The eventual turning point in the acquisition of the Block where the now dubbed ‘Redfern Riots’ over the death of a young aboriginal man called TJ Hickey in police custody and claims from the community that he was murdered at the hands of a police man with no justice. This event is what is claimed to be the justification for removing aboriginal housing in the 1970’s.
To this day, there are still protests to draw attention to what is said to be the police murder of TJ Hickey.
In 2015, the Tent Embassy has a “no drugs or alcohol” policy, which the aunties and other residents of the embassy strictly maintain. Mundine, who has been to the Tent Embassy many times, is aware of this policy.
In a rushed move on February 20, amid fears the NSW government would take back control of the project, AHC said in a statement: “We do now need to get on with the Pemulwuy Project so that we can ensure an Aboriginal and Torres Strait Islander-controlled future”.
However, the project represents commercial interests more than those of Aboriginal people. When asked by the Sydney Morning Herald whether the development would provide affordable housing to Aboriginal people, Mundine said: “That’s on the backburner at the moment. Our first priority is the commercial build.”
“In 10 years the Block will belong to developers, that’s my sad prediction,” said Jenny Munro, one of the founders of the AHC who is now holding fort at the embassy. She is skeptical of the current management’s ability to deliver affordable housing on the Block.
For Sol Bellear, another founder of the AHC and chairperson of the Aboriginal Medical Service in Redfern, the Pemulwuy project smacks of “overreach” and a departure from the AHC’s primary mission to look after the housing needs of less well-off Indigenous people.
The Embassy has really defied all odds including numerous assaults on the property from armed assailants entering the property. Wiradjuri elder Auntie Jenny Munro, and Lorna Munro and Raymond Munro have all been assaulted while at the Block. Jenny Munro and Tepora Stevens, another activist on site, were assaulted by a man carrying a piece of wood at the Block in August last year. During the incident, a woman’s arm was broken. Saoisi Tonga, was charged with intimidation shortly afterwards.

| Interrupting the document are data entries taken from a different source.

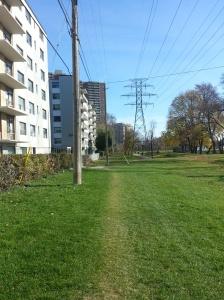 Dentonia Park Hydro Corridor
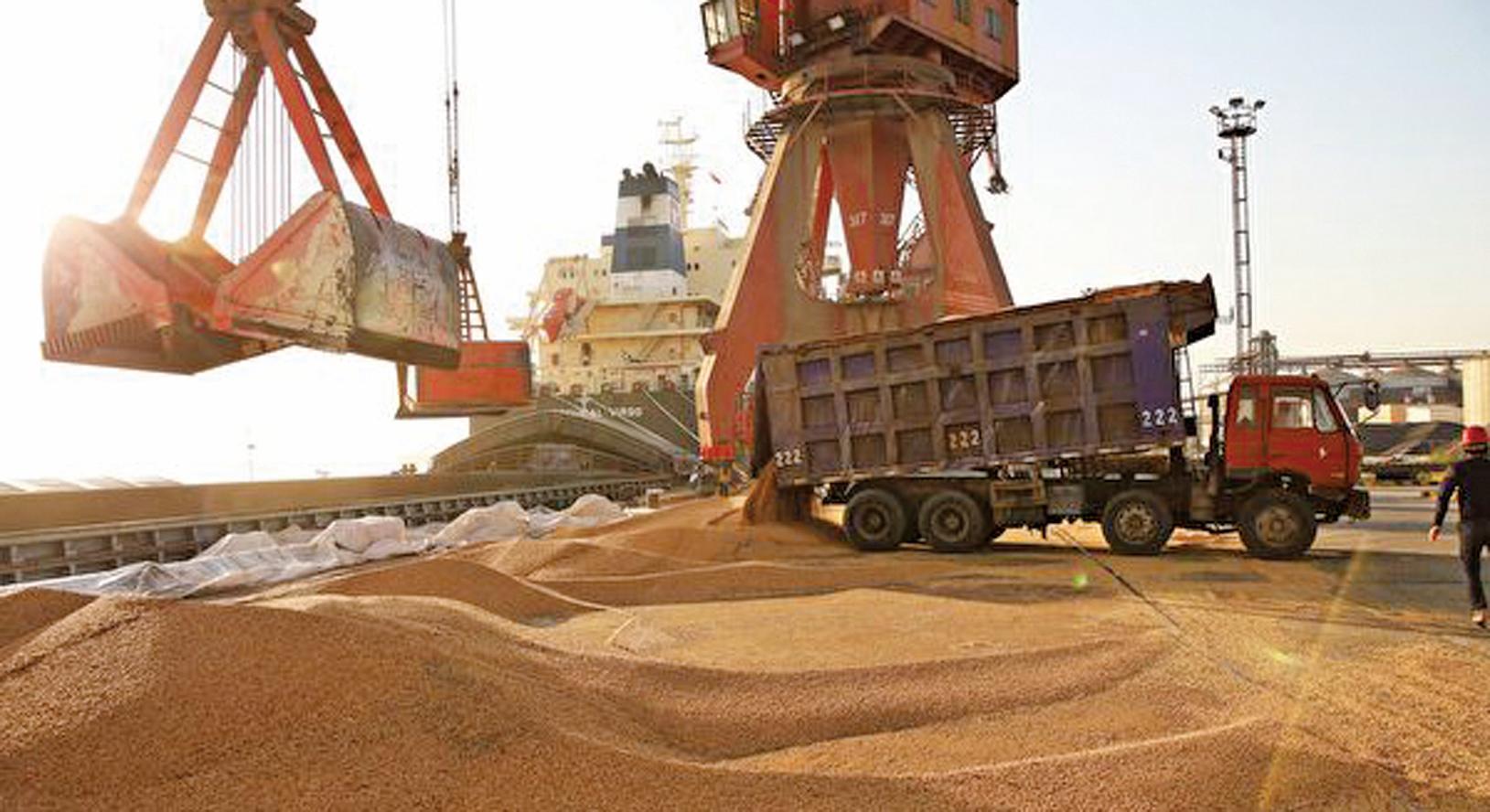7月30日中美貿易代表會談前兩天(7月28日),中共官媒表示中方已經進口了數百萬噸美國大豆。(Getty Images)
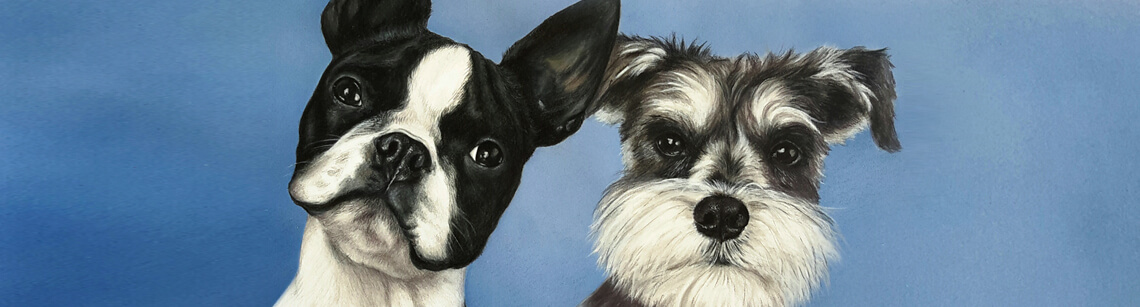 Contact Realistic Pet Portraits from photos artist Daniele Jones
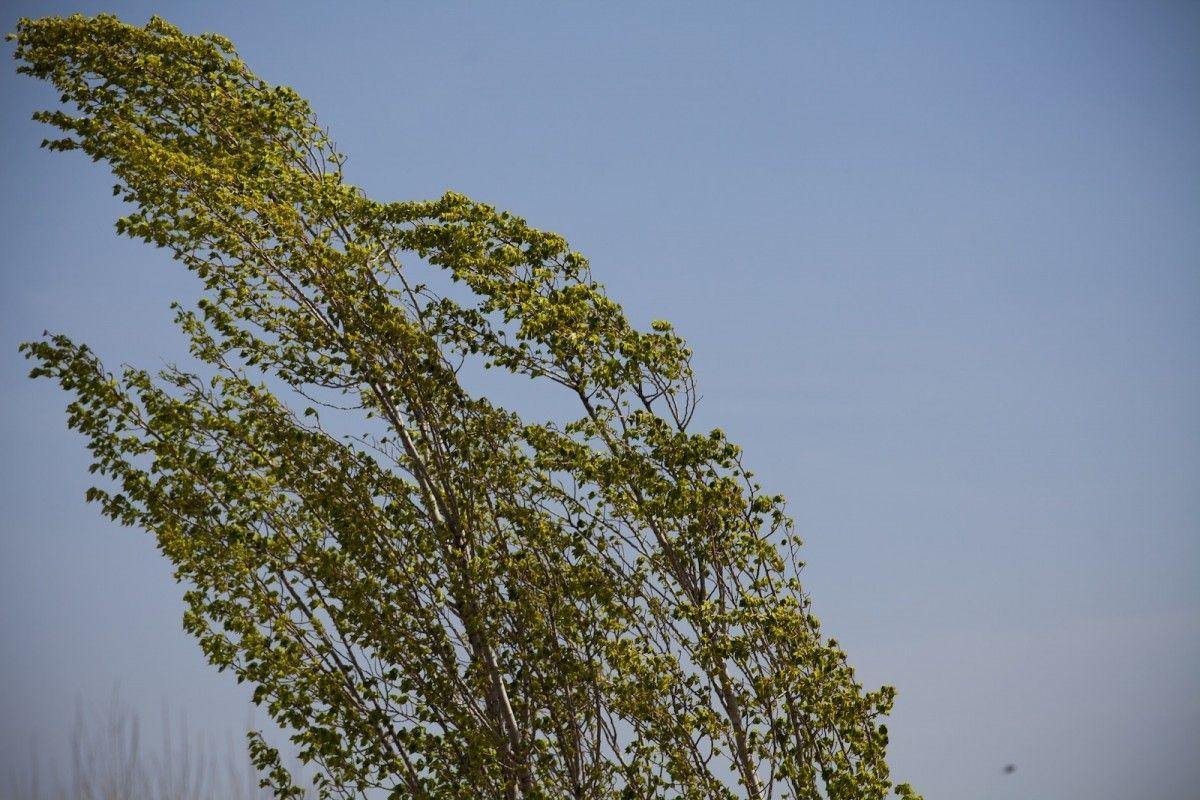 На территории области ожидается штормовой ветер / фото Югополіс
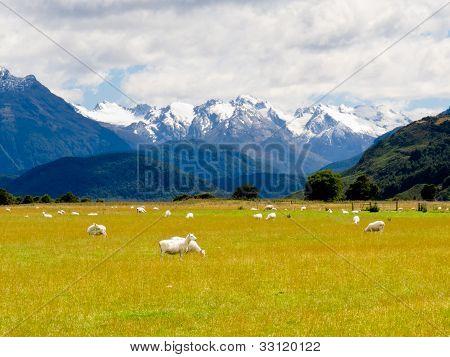 Aoraki, Mt Cook highest peak of Southern Alps, NZ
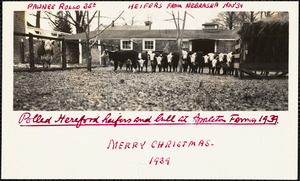 Polled Hereford heifers and bull at Appleton Farms 1939 Merry Christmas- 1939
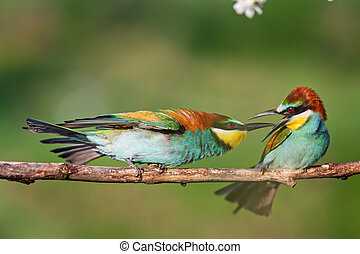 beautiful colorful birds conflict on a branch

The police had already received numerous complaints from RATE residents about Tonga but had not acted on them. One of the complaints, lodged a week before the assault, said Raymond Munro and another activist at RATE, James Miles, had received death threats from Tonga.
Jenny Munro has filed numerous requests for a Personal Violence Order against Tonga — none of which were followed up by police.
In an area of increasing gentrification, the Block is the last chance Aboriginal people have left to hold onto an area that gave them their first land rights. In the past two years AHC has sold $2.4 million worth of land assets, boosting its reserves to nearly $3 million. Included in this sell-off were five terrace houses across the road from the Block. The houses have since been renovated and now command rents of up to $1100 a week.
Rent prices on Eveleigh Street in 1975 while it was owned by the AHC
Sale prices today after AHC sold the land
Lorna Munro, said that the Block is one of the key centres for black empowerment in the country.
“This is the birthplace of black power and land rights and self-determination as we know it. You get rid of the Aboriginal faces here, you get rid of the Aboriginal faces everywhere.”
The NSW state government and the AHC are prioritizing the opportunity to milk the cash cow the Block has the potential to be, over addressing the current social cleansing and broader ethnic cleansing of its rightful landowners.